As for simply using it despite the BIOS corrupting it, that might not
always work, the BIOS might simply over-write your state because it
one-sidedly declares to own the MSRs (observed behaviour).

Its all a big clusterfuck and really the best way (IMO) is what we have
now to put pressure on and force the BIOS vendors to play nice.

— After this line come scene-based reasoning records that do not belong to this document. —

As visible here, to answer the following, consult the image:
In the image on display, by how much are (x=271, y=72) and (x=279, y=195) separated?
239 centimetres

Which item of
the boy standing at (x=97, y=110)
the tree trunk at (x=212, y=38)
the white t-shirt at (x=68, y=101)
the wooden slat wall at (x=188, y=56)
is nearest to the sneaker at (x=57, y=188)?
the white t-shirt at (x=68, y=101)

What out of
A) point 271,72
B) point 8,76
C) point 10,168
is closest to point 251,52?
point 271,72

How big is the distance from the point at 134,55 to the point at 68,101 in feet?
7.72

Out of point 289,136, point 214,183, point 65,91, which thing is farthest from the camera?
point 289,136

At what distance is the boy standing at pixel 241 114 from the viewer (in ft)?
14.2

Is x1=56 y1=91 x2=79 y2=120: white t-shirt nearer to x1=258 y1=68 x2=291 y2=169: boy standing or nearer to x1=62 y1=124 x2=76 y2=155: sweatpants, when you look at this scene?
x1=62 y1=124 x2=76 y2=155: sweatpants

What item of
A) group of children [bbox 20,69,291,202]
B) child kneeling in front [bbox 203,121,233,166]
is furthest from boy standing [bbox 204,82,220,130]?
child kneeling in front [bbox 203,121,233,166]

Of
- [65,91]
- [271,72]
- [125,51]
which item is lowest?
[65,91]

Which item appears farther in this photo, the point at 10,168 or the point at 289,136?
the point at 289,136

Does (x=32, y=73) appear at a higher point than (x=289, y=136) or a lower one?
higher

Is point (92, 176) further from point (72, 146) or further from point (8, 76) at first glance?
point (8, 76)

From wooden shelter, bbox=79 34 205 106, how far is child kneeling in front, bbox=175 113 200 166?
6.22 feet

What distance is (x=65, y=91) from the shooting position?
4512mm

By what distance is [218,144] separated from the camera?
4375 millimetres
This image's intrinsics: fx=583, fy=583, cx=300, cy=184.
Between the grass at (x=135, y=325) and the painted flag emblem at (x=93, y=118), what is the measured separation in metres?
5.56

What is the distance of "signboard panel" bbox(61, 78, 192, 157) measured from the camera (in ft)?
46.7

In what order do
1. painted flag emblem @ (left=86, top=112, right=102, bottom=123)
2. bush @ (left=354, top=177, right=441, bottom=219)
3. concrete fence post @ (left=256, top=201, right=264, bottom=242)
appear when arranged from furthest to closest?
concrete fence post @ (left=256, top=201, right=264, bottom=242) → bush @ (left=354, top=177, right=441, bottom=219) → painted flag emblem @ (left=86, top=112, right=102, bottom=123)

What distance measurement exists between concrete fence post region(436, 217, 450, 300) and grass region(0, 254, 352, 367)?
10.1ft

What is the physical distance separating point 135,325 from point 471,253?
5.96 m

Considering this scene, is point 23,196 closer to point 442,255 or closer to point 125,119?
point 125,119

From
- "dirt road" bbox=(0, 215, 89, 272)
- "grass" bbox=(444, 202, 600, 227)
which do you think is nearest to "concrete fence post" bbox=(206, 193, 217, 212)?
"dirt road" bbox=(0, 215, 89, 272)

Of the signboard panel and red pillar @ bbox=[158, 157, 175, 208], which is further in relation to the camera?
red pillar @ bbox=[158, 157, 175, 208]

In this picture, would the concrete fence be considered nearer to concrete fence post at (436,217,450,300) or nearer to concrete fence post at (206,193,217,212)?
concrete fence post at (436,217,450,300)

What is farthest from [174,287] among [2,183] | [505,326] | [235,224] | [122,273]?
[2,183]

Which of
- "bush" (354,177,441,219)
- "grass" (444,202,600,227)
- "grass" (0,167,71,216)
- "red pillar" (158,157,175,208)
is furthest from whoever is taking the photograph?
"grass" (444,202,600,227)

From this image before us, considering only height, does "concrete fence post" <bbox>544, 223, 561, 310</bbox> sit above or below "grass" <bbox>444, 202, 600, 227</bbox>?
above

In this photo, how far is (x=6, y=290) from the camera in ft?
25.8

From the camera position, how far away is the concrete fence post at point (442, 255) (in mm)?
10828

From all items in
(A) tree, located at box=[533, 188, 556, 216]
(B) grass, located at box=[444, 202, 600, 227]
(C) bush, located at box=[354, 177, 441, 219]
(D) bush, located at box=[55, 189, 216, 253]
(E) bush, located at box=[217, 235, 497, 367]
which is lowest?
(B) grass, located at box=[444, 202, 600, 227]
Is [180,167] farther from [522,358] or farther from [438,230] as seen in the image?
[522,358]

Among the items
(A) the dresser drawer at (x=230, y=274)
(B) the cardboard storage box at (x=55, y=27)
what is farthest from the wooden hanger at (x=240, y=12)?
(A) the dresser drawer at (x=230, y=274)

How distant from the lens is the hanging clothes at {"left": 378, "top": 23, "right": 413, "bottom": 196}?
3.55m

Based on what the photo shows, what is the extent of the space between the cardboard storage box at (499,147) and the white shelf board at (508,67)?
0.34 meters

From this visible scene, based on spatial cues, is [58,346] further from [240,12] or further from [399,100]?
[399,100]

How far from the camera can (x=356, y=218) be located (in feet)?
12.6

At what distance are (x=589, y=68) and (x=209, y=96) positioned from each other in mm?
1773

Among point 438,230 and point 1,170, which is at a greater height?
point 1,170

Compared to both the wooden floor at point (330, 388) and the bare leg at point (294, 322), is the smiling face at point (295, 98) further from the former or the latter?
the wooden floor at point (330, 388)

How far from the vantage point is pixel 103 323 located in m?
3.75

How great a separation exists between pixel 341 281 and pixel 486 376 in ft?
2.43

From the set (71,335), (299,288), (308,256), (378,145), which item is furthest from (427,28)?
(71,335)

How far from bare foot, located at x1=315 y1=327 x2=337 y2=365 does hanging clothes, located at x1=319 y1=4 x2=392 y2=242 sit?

I assume both HP and DELL will be seriously unhappy with the kernel
spewing FIRMWARE BUG messages on boot on their boxen, the question is,
will they be unhappy enough to fix it..

Now Ingo's patch keeps the warning and lets you take the PMU back and
live with whatever consequences that brings (incorrect counts etc), that
might also work but puts less pressure on the vendors because things
appear to work.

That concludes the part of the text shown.